▸ Consignes:
1. Relevez toutes les années écrites en chiffres dans le texte sur le documentaire consacré à Klaus Barbie.
2. D'après le texte sur le documentaire consacré à Klaus Barbie, les affirmations suivantes sont-elles exactes ? (a) Barbie a 74 ans au moment de son procès. (b) Le film s'ouvre sur des images de Barbie jeune. (c) Barbie est condamné à vingt ans de prison. Répondez par oui ou par non, avec les mots du texte qui tranchent, cités tels quels.
3. Recopiez, s'il vous plaît, le passage du texte sur le documentaire consacré à Klaus Barbie qui commence aux mots « Barbie adhère à » et s'arrête après « délits politiques (1942-1944). ».

▸ Texte fourni:

Documentaire : mon meilleur ennemi
Les trois vies de Klaus Barbie
Kevin McDonald, réalisateur du Dernier roi d’Écosse, revient à l’affiche avec un documentaire sur Klaus Barbie. En mêlant habilement de nombreuses interviews et des images d’archives, en s’intéressant au destin de Barbie après la fin de la seconde guerre mondiale, il nous propose de découvrir les deux autres vies de Klaus Barbie, surtout connu en France pour sa traque contre les résistants à Lyon et l’arrestation de Jean Moulin. Les vies de Barbie illustrent ainsi tout un pan de l’histoire de la guerre froide et de la lutte acharnée des Occidentaux contre les Soviétiques, au nom de laquelle tous les moyens étaient bons.
Sur l’air mélancolique de “J’attendrai …le jour et la nuit…”, le film propose en ouverture le visage déjà âgé de Barbie, au sourire légèrement ironique, lors de son procès tant attendu de 1987. L’usage parfois décalé de la musique est une originalité de ce documentaire très bien construit. Klaus Barbie a 74 ans quand il est enfin jugé au terme de nombreuses péripéties qui l’on conduit d’Europe en Amérique du Sud, où il a tenté de créer un “4ème Reich dans les Andes”, avant de revenir contraint et forcé sur son continent d’origine pour être condamné à la réclusion criminelle à perpétuité.
Première vie
Le film fait appel à de nombreux intervenants interviewés en qualité d’historiens, de journalistes et autres commentateurs de cette période, de personnes ayant côtoyé Barbie ou ayant été sa victime directe ou indirecte. Il en résulte, à l’aide des images d’archives, un portrait saisissant d’un homme qui dit avoir suivi une certaine “ligne de conduite”. L’un des historiens interviewés évoque la jeunesse de Barbie et son manque de confiance en soi, sa volonté de devenir quelqu’un d’important, ainsi que son aptitude à la cruauté. Il a pourtant l’air si jeune et souriant sur les photos de cette époque. Toutes ses aspirations trouveront comme pour d’autres jeunes Allemands leur accomplissement dans les “opportunités” offertes par le troisième Reich.
Toutes ses aspirations trouveront comme pour d’autres jeunes Allemands leur accomplissement dans les "opportunités" offertes par le troisième Reich.
Barbie adhère à l’idéologie nazie et apprend les techniques permettant de traquer les opposants et de leur arracher les informations nécessaires a cette traque, par la torture notamment. Il excellera dans ce domaine et c’est ce qui le conduira à la Gestapo de Lyon, où il sera chargé de la répression des crimes et délits politiques (1942-1944).

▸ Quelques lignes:
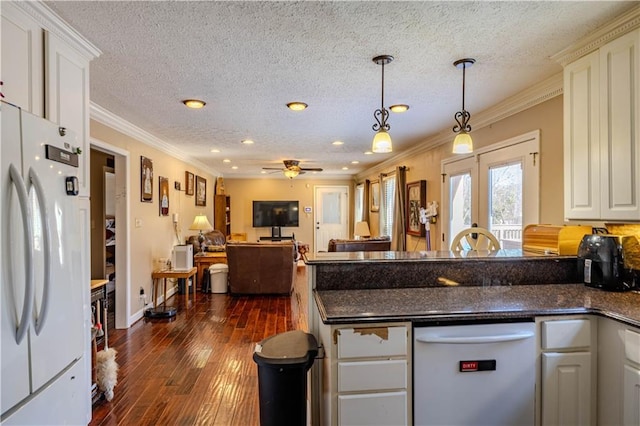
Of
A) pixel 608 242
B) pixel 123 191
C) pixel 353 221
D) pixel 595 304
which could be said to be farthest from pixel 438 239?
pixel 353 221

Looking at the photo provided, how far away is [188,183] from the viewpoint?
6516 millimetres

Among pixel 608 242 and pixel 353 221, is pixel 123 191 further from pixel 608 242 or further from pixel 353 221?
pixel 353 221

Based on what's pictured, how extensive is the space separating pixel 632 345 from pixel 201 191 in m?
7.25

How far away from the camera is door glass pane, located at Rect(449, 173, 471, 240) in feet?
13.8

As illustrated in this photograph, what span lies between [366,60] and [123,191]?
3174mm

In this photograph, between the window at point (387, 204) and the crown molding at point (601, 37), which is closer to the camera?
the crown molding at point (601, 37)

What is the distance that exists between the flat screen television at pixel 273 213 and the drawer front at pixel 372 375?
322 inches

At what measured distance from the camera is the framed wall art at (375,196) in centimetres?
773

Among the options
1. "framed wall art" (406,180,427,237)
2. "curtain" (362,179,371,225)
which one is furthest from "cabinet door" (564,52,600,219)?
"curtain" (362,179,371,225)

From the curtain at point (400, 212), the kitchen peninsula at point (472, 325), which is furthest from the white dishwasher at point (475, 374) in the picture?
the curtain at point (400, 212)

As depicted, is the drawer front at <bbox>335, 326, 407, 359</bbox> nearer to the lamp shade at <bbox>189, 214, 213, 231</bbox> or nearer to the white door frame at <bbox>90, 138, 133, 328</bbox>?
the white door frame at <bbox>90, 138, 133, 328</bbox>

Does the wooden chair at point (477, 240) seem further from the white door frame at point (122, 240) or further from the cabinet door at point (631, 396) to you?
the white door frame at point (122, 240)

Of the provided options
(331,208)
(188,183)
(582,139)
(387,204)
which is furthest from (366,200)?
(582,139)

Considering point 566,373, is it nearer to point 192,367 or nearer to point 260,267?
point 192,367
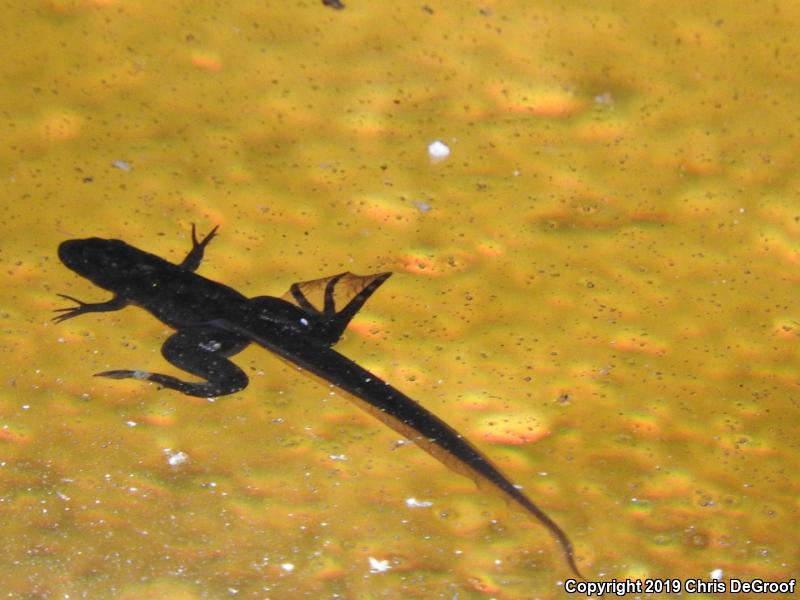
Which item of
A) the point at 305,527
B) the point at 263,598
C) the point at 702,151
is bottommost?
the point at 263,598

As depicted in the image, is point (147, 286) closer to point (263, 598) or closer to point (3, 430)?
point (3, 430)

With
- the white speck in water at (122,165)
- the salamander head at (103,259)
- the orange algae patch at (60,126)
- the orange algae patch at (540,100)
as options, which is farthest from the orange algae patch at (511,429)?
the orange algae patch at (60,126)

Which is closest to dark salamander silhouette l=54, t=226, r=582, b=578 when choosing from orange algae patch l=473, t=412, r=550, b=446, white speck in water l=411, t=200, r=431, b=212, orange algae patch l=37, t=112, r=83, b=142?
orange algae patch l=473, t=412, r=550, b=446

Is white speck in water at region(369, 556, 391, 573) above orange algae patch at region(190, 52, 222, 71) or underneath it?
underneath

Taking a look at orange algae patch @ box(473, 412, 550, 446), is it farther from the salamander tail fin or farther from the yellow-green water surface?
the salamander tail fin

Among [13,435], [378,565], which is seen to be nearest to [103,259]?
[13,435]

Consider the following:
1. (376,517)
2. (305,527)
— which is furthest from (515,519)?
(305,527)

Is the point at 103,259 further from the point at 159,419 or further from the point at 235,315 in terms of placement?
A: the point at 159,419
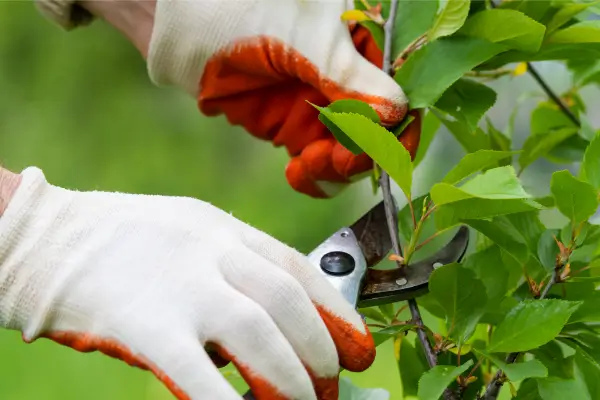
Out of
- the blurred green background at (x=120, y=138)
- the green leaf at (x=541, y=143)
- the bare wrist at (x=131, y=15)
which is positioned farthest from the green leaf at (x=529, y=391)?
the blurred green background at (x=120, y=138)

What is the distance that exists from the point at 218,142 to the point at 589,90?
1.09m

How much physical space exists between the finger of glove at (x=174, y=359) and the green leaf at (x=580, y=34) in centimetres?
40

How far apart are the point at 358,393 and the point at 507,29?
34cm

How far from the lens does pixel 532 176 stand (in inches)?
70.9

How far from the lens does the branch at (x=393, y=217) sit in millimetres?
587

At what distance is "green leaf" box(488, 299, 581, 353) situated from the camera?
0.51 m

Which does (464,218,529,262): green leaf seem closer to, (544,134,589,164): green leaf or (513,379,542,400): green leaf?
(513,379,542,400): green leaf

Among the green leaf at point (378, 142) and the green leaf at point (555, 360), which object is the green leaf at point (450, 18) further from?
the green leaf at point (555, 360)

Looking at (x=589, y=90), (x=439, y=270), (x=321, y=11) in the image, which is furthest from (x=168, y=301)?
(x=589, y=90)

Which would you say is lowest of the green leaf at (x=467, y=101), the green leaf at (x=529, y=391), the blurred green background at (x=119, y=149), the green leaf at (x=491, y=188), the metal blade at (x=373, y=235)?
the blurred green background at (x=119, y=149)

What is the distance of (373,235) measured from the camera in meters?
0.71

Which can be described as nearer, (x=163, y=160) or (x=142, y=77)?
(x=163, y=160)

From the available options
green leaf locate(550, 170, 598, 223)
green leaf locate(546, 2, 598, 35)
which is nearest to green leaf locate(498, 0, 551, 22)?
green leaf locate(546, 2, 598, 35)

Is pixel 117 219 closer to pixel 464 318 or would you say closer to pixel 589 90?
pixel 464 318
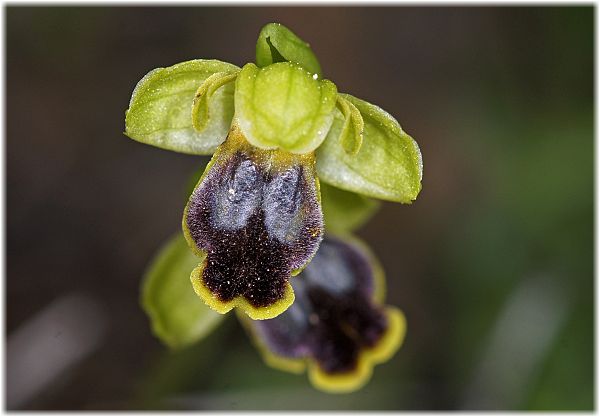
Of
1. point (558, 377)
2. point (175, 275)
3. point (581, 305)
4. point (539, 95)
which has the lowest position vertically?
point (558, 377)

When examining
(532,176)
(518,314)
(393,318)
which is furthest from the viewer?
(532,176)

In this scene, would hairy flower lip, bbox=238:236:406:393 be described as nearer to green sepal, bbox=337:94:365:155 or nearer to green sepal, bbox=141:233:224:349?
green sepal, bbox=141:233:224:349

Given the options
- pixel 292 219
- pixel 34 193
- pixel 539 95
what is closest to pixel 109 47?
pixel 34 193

---

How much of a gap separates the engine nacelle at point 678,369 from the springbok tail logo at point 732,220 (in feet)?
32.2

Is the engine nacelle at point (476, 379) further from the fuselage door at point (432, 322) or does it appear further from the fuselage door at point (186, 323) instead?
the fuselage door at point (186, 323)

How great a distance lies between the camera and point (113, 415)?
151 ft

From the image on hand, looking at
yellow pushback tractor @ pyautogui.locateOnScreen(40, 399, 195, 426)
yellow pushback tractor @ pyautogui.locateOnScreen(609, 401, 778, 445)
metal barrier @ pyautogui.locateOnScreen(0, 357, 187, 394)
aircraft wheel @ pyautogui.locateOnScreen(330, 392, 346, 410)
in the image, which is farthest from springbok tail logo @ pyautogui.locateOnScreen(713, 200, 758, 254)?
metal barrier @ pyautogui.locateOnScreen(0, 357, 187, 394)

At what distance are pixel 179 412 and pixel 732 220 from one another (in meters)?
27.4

▸ Réponses:
1. 1987, 1942, 1944

2.
(a) Oui : « Klaus Barbie a 74 ans quand il est enfin jugé ».
(b) Non : « le film propose en ouverture le visage déjà âgé de Barbie ».
(c) Non : « pour être condamné à la réclusion criminelle à perpétuité ».

3.
Barbie adhère à l’idéologie nazie et apprend les techniques permettant de traquer les opposants et de leur arracher les informations nécessaires a cette traque, par la torture notamment. Il excellera dans ce domaine et c’est ce qui le conduira à la Gestapo de Lyon, où il sera chargé de la répression des crimes et délits politiques (1942-1944).